## Start MATERIAL SUPPLIED
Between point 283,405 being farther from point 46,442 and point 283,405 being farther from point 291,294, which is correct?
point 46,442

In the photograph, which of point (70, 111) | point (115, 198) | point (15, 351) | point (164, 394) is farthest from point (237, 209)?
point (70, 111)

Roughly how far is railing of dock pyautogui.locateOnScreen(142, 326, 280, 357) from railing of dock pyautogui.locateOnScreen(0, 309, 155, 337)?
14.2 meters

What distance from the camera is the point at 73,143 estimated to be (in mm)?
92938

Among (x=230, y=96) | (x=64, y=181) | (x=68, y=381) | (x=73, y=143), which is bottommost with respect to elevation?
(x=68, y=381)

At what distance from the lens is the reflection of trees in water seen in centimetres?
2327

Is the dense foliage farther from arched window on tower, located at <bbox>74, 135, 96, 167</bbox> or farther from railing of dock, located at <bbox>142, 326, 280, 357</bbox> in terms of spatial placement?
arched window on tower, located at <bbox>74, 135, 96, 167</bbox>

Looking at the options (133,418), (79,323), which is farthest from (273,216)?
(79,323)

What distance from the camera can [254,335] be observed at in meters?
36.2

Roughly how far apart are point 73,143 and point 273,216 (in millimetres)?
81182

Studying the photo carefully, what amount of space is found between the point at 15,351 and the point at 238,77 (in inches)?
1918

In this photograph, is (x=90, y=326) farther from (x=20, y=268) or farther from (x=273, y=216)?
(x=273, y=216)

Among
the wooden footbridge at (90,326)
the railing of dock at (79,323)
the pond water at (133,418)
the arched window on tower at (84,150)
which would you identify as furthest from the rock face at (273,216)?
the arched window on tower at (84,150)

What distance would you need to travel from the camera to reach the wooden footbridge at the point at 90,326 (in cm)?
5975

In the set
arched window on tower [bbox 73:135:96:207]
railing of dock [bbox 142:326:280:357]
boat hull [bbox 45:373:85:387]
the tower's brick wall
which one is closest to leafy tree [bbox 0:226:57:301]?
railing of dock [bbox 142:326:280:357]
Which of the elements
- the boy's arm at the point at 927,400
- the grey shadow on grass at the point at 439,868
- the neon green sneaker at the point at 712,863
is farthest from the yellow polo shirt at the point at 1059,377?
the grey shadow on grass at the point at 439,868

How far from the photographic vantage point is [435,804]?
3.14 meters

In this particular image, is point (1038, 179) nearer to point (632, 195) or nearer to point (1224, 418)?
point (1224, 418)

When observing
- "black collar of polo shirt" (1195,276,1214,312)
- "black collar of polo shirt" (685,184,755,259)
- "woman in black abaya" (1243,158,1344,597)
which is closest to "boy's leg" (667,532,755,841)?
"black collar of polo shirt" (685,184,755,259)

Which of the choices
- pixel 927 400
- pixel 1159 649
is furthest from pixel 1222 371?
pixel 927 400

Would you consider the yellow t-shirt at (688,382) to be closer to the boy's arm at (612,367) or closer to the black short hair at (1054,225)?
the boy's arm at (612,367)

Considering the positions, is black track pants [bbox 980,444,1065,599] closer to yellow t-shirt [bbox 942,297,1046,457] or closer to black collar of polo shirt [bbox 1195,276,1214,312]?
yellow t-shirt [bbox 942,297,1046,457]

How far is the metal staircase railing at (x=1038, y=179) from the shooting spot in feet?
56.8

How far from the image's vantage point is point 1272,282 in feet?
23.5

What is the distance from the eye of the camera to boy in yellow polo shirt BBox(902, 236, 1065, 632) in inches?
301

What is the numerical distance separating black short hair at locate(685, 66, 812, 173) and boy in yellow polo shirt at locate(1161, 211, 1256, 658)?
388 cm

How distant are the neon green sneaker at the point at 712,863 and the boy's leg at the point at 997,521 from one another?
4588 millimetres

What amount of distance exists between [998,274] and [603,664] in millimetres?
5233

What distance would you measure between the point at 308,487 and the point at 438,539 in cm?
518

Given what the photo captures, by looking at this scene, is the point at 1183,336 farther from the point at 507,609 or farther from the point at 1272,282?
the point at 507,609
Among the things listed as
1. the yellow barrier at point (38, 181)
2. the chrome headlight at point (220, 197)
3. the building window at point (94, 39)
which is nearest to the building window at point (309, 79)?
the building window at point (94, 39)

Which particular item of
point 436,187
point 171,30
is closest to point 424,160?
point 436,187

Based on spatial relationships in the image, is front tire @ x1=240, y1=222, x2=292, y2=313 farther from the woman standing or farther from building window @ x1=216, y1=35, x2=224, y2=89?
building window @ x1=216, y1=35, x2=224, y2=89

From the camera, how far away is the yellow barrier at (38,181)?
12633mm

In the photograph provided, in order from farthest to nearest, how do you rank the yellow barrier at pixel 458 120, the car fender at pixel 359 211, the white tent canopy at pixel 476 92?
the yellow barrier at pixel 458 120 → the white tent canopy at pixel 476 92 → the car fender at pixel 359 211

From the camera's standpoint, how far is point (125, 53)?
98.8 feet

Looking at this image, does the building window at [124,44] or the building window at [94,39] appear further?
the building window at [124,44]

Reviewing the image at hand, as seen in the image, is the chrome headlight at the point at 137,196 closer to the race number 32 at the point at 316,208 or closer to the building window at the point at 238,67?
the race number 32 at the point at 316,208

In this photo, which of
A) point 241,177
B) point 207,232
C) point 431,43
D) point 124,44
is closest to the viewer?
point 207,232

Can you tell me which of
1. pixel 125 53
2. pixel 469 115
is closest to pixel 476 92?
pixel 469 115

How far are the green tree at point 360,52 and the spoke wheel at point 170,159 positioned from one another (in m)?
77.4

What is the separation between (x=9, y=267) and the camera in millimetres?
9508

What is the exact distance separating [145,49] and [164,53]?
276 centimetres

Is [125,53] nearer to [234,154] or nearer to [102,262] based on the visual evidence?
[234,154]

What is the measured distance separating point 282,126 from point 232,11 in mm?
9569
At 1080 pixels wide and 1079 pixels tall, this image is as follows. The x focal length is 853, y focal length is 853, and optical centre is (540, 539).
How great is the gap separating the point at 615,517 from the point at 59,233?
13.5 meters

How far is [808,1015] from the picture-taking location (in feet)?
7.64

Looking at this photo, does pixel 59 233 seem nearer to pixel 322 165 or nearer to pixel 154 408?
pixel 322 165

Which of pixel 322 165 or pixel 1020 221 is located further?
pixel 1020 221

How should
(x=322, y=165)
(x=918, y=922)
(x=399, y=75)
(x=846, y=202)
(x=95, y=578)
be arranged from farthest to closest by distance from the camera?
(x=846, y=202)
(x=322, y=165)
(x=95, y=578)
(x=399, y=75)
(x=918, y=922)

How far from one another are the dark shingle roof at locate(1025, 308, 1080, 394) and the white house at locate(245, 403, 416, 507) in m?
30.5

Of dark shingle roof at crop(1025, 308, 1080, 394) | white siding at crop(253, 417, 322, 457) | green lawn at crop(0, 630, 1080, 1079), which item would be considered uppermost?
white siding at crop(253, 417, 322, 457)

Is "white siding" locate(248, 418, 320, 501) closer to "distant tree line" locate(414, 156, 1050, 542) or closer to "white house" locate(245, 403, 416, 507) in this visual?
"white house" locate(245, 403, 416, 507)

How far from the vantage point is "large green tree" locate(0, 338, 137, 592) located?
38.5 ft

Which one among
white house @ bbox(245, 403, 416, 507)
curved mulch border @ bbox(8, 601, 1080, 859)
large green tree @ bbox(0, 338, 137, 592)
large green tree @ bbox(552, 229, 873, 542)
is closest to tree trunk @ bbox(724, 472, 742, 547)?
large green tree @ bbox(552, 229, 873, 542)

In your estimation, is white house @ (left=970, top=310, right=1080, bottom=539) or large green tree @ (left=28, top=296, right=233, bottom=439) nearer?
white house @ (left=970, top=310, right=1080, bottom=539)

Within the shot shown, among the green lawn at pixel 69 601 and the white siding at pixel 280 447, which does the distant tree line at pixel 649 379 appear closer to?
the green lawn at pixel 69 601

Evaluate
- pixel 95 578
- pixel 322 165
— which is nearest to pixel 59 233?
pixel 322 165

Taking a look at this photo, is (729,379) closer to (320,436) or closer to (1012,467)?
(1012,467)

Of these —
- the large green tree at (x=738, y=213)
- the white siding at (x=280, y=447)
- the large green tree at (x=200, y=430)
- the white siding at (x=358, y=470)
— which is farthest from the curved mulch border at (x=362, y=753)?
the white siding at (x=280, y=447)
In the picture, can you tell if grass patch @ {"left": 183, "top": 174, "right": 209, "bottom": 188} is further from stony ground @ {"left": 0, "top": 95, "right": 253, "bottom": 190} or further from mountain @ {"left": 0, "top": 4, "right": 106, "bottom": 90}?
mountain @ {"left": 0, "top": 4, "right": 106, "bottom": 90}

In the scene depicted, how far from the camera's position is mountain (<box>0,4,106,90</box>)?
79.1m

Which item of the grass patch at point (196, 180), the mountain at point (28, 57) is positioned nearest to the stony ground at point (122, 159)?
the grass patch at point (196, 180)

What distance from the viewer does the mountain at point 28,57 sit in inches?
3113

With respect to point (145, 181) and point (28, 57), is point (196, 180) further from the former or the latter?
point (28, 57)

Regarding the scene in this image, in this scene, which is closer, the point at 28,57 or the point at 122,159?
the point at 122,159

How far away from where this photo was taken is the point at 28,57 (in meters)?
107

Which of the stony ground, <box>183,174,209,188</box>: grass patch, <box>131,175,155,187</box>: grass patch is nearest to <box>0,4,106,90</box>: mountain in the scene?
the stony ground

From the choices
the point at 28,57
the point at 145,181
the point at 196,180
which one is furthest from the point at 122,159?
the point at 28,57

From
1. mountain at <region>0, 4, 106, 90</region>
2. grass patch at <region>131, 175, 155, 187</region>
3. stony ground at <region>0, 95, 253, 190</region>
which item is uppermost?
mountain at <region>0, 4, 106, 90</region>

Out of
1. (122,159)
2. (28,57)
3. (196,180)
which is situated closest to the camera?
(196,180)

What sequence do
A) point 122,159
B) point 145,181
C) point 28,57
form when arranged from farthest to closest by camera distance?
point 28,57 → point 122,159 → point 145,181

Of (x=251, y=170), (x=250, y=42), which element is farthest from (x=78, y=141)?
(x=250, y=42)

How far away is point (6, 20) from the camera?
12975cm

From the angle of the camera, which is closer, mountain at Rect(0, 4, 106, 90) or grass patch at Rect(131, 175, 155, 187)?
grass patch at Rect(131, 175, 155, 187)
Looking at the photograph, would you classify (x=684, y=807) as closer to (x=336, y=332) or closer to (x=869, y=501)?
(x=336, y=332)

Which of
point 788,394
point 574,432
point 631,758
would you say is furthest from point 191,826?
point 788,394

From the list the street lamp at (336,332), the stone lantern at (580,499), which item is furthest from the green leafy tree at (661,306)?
## End MATERIAL SUPPLIED
Find the line containing "From the choices". Reproduce it exactly, along with every line after it through the last.

== EXERCISE RESULT ==
From the choices
the point at 28,57
the point at 145,181
the point at 196,180
which one is furthest from the point at 122,159?
the point at 28,57

From
1. mountain at <region>0, 4, 106, 90</region>
2. grass patch at <region>131, 175, 155, 187</region>
3. stony ground at <region>0, 95, 253, 190</region>
which item is uppermost?
mountain at <region>0, 4, 106, 90</region>

Out of
1. (122,159)
2. (28,57)
3. (196,180)
which is situated closest to the camera?
(196,180)

What sequence do
A) point 122,159
B) point 145,181
C) point 28,57
form when arranged from farthest to closest by camera distance?
point 28,57 → point 122,159 → point 145,181

Of (x=251, y=170), (x=250, y=42), which element is farthest from (x=78, y=141)?
(x=250, y=42)

How far away is point (6, 20) from the camera?
12975cm

From the angle of the camera, which is closer, mountain at Rect(0, 4, 106, 90) or grass patch at Rect(131, 175, 155, 187)?
grass patch at Rect(131, 175, 155, 187)
Looking at the photograph, would you classify (x=684, y=807) as closer to (x=336, y=332) or closer to (x=869, y=501)?
(x=336, y=332)

Which of
point 788,394
point 574,432
point 631,758
would you say is furthest from point 191,826?
point 788,394

From the list the street lamp at (336,332), the stone lantern at (580,499), which item is furthest from the green leafy tree at (661,306)?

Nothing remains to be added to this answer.